== Passage provided ==

I have no idea how you got this mess.

Can you say what directory you are in and what you typed?

M2


If at first you don't succeed, you're about average.


Report Offensive Follow Up For Removal

Response Number 11
Name: Shr0Om
Date: June 23, 2005 at 02:47:35 Pacific
Reply: (edit)

I just pasted "sort < test1 | unique > trst1.unq" into notepad&saved it as a cmd.
I changed the filenames of course. I also tried to write this manually in CMD prompt.
Get the same error whatever.

All the files are located on my desktop.
None of the files are open/in use, so i dont understand why it gives the error..
Im gonna try this at my computer at home later today.

Hmmf.. Maybe i should consider brushing up my crappy java skills.. Atleast list sort worked great in java;)


Report Offensive Follow Up For Removal

Response Number 12
Name: Mechanix2Go
Date: June 23, 2005 at 03:03:38 Pacific
Reply: (edit)

I would go to a CMD prompt, make a new directory, change to that directory, put the file to be worked on therem, put unique.com there and type:

sort < infile | unique > outfile.

***
And when you get to the point of creating a BATCH, you save it as FILENAME.BAT

M2


If at first you don't succeed, you're about average.


Report Offensive Follow Up For Removal

Response Number 13
Name: Shr0Om
Date: June 23, 2005 at 03:34:00 Pacific
Reply: (edit)

Waddaya know.. It worked now. Weird indeed. Whats wrong with my desktop? hehe..

Anyways, it didnt quite removed duplicates.
I assume this is becuase it look at the whole line, not the first number before the semi colon.
(101577;STK;456,21;0;0)
n the batch i used parsing to get this number. Guess it cant be dont with the unique filter.

Well, while doing this, i realised i cant have it remove the duplicates. This is because, this is price lists, and if there are duplicates, i need to check up what price is the correct one!
So, i guess its back to the batch:/


Report Offensive Follow Up For Removal

Response Number 14
Name: Mechanix2Go
Date: June 23, 2005 at 03:40:41 Pacific
Reply: (edit)

If I remember right, without reading back through all this, you were adding line numbers.

Yes, it DOES look at the whole line.

How else would it know if there were duplicates?

M2


If at first you don't succeed, you're about average.


Report Offensive Follow Up For Removal

Response Number 15
Name: Shr0Om
Date: June 23, 2005 at 04:49:57 Pacific
Reply: (edit)

This was a list without line numbers.
But ye, i just forgot i only gotta find duplicates on the first, eh.. Row? Before the semicolon, thus the parsing. Sorry;)

== Given exercise 1 ==
In the forum thread, how does Mechanix2Go say a batch file should be saved?

[Entries taken from a collection]
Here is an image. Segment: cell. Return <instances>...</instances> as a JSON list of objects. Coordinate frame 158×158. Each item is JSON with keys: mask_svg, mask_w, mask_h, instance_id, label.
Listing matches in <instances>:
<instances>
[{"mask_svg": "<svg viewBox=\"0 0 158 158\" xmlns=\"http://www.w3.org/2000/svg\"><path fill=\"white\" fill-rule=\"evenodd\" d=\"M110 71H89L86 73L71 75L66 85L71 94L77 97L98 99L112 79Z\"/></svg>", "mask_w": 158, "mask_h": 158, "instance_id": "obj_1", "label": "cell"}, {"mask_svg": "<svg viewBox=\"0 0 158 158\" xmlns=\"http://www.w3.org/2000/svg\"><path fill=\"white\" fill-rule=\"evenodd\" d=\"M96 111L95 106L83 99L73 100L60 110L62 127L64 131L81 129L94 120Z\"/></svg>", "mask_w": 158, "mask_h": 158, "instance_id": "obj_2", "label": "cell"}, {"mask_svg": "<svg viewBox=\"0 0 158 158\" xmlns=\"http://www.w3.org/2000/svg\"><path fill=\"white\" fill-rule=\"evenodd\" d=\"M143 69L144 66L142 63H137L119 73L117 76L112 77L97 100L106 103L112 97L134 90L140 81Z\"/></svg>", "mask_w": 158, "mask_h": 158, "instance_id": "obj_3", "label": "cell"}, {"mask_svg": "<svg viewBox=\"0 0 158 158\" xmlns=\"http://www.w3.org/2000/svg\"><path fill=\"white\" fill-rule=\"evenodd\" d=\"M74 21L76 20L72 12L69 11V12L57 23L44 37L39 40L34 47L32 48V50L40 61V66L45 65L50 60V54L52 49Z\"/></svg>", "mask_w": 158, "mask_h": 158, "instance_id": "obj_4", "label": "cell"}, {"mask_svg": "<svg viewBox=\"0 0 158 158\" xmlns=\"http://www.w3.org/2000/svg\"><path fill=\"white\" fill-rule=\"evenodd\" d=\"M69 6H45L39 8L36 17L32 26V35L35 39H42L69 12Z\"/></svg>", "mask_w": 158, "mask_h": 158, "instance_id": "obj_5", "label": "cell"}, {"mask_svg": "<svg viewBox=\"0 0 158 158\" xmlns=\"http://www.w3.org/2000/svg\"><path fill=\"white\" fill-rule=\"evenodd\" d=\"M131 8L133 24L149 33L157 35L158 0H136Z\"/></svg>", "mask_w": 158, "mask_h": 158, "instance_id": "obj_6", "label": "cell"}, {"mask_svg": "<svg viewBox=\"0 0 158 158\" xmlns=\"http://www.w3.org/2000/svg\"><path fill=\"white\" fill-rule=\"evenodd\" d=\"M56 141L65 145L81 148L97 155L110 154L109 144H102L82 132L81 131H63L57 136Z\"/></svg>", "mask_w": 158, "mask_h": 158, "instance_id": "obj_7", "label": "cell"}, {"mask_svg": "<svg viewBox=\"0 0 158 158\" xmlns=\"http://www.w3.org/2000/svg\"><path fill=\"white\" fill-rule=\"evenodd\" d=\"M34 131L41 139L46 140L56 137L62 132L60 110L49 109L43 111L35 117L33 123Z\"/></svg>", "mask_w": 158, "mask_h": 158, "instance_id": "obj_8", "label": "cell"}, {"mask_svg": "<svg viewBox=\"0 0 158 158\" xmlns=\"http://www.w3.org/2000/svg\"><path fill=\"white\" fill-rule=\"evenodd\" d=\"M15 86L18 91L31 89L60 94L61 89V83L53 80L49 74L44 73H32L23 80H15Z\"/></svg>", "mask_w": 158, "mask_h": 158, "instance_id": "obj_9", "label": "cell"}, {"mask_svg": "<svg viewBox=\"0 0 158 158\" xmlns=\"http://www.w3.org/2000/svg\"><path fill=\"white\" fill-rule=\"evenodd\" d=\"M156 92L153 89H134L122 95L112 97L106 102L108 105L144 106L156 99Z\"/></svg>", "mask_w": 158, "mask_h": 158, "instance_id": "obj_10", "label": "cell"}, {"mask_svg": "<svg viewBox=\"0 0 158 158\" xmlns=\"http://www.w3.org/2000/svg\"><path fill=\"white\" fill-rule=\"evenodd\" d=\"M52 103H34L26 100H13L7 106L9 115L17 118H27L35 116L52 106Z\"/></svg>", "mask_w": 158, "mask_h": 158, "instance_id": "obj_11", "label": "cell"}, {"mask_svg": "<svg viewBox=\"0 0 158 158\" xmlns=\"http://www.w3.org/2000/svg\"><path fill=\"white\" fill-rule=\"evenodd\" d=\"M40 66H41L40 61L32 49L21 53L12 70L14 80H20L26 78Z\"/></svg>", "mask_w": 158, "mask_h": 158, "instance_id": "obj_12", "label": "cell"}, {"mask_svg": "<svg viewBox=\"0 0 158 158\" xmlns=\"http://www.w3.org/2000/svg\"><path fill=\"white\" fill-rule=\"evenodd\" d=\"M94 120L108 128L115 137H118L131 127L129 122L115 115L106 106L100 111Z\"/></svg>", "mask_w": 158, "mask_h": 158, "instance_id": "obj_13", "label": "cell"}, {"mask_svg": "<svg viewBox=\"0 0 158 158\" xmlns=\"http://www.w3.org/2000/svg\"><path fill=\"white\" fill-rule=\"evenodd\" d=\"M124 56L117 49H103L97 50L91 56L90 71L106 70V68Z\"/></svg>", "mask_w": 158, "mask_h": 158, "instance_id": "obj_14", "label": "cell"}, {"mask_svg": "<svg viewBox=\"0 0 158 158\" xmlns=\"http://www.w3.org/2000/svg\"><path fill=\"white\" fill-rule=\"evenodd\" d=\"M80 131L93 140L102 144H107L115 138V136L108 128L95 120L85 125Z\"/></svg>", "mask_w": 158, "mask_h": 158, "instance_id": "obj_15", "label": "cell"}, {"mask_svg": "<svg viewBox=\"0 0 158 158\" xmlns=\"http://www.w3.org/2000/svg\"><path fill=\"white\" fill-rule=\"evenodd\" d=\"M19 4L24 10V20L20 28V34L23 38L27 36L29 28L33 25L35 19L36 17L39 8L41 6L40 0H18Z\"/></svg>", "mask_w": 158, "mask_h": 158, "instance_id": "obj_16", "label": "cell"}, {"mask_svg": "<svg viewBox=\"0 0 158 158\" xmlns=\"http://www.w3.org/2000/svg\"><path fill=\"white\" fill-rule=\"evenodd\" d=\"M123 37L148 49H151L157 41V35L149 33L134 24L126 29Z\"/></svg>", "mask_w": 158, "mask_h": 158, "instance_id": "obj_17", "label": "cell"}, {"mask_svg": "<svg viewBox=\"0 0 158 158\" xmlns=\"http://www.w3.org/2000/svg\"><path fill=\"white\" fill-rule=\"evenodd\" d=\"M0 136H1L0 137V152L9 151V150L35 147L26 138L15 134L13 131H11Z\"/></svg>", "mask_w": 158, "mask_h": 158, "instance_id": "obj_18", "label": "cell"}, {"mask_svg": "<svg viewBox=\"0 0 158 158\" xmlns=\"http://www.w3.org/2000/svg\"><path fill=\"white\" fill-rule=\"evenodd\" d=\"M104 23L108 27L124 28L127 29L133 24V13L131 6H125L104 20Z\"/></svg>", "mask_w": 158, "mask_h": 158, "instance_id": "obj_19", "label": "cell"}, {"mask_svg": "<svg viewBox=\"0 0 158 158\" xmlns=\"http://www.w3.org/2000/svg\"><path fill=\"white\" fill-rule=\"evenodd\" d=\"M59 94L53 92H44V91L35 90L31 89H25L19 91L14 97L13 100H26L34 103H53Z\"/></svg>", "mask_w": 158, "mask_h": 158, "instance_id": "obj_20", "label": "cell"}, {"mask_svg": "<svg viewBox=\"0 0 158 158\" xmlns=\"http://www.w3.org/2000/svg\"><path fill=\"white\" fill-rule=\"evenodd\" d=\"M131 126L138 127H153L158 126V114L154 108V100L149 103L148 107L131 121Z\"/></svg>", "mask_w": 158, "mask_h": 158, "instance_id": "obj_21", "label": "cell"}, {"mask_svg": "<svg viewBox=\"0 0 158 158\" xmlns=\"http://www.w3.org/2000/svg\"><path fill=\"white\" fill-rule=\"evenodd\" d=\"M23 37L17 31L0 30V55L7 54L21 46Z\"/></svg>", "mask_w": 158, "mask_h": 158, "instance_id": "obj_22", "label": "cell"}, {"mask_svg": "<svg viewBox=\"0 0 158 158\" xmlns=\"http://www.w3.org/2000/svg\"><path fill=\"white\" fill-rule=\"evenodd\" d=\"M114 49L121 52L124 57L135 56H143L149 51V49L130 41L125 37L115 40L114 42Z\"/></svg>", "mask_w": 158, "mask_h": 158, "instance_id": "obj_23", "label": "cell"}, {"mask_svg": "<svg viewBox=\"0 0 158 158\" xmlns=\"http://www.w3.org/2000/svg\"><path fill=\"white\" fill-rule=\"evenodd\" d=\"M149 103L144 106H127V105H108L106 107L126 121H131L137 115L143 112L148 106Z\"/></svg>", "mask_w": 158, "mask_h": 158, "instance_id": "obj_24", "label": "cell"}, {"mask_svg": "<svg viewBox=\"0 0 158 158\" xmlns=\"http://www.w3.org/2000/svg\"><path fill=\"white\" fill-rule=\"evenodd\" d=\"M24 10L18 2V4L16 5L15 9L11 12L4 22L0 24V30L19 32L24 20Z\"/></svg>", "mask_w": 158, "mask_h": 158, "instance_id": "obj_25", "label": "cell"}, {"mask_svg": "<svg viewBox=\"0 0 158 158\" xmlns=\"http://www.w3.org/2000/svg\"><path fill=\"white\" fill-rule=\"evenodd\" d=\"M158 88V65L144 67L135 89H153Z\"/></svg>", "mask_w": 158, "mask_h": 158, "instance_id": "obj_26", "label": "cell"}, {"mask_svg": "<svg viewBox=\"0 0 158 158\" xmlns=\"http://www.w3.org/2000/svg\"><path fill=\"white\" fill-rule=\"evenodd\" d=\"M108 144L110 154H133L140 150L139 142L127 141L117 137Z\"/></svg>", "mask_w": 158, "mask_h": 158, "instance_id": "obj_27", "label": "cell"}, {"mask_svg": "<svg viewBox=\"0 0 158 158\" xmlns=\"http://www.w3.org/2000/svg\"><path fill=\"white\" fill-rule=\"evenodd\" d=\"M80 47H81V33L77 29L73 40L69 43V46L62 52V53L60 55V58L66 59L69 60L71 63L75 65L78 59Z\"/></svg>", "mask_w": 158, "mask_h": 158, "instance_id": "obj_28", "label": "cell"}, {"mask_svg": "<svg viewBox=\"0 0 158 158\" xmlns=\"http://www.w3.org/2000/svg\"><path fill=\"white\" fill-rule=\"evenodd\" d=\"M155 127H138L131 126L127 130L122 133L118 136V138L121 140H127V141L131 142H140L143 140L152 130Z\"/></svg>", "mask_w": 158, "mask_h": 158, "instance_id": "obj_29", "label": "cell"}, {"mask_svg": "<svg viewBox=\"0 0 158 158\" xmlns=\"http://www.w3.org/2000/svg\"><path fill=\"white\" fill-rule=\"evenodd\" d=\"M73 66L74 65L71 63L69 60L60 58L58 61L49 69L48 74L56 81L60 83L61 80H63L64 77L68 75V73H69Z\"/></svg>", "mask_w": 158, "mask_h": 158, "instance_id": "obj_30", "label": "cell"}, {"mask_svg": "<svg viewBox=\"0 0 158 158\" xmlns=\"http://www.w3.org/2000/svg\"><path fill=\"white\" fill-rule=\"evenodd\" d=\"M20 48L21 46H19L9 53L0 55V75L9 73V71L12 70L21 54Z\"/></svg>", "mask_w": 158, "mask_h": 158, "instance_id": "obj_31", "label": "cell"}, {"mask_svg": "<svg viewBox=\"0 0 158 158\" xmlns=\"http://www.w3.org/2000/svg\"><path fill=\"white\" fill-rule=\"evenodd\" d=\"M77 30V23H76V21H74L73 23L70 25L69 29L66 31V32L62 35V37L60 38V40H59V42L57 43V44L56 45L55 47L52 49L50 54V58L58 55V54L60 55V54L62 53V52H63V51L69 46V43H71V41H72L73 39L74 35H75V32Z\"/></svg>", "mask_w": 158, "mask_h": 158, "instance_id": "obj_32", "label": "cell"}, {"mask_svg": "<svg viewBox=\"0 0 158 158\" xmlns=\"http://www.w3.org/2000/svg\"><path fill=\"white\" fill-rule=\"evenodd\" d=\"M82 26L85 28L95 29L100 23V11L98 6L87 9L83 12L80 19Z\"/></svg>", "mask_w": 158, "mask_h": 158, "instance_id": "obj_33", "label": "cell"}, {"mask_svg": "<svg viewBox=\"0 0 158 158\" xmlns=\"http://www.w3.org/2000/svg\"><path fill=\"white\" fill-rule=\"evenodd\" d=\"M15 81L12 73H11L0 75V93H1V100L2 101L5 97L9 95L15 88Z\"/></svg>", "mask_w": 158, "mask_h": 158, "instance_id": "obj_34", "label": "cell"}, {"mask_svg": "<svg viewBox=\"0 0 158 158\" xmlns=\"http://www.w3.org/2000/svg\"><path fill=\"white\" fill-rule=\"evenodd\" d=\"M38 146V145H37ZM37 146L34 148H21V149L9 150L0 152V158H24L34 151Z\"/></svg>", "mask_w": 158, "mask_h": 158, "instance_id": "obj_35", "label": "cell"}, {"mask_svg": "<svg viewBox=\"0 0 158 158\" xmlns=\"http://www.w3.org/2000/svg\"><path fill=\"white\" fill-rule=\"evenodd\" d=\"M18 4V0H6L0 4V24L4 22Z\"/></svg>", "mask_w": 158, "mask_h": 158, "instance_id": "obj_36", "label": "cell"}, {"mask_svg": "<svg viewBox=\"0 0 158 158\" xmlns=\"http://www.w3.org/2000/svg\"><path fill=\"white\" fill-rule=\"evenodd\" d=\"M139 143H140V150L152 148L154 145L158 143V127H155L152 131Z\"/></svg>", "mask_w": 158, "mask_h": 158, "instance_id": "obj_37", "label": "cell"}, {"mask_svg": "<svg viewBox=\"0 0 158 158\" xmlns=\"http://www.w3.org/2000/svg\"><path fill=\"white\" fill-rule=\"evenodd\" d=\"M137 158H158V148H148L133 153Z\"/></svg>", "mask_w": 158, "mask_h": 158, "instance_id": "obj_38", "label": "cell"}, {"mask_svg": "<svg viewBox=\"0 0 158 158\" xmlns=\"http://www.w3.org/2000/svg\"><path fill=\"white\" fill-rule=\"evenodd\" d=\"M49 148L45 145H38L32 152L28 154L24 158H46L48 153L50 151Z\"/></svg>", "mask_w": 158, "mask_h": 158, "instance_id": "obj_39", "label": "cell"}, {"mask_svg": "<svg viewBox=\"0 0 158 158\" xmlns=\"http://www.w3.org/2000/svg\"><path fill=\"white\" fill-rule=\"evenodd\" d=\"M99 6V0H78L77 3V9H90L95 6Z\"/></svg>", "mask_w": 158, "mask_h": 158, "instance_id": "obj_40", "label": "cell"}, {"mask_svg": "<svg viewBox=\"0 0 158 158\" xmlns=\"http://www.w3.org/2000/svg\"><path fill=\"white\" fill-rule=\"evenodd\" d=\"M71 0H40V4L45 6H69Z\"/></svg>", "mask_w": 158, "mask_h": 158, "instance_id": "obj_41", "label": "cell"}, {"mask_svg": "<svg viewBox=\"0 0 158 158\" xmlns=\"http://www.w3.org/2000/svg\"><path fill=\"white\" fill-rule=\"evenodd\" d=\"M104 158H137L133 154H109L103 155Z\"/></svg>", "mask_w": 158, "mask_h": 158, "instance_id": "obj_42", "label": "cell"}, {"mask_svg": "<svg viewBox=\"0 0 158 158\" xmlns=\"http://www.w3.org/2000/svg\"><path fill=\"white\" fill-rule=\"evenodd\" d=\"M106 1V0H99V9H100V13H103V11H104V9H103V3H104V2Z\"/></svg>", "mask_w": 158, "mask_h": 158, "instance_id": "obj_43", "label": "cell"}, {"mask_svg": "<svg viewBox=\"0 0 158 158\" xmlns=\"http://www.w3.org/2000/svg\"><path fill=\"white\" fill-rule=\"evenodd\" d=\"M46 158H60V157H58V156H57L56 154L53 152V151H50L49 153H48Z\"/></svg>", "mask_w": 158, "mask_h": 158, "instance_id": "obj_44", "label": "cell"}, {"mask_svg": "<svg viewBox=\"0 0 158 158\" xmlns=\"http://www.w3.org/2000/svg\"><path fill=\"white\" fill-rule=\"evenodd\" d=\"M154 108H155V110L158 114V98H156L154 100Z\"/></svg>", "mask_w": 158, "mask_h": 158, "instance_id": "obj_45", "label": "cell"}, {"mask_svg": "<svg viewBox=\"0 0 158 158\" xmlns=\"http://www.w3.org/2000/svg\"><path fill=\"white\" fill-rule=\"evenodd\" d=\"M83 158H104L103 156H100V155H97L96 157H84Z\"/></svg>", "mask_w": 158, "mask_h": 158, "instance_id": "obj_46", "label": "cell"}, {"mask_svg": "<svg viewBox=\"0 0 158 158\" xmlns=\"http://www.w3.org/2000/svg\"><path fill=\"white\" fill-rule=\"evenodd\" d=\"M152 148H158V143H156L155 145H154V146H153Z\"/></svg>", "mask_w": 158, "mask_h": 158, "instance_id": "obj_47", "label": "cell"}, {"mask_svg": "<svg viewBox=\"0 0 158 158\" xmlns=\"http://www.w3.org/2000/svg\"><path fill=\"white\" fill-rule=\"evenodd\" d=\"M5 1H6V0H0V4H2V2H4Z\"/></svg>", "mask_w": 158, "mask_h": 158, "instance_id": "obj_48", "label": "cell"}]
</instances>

== Given exercise 2 ==
Pull out each line of the listing that contains the string "instances".

== Output 1 ==
As FILENAME.BAT

== Output 2 ==
Here is an image. Segment: cell. Return <instances>...</instances> as a JSON list of objects. Coordinate frame 158×158. Each item is JSON with keys: mask_svg, mask_w, mask_h, instance_id, label.
Listing matches in <instances>:
<instances>
</instances>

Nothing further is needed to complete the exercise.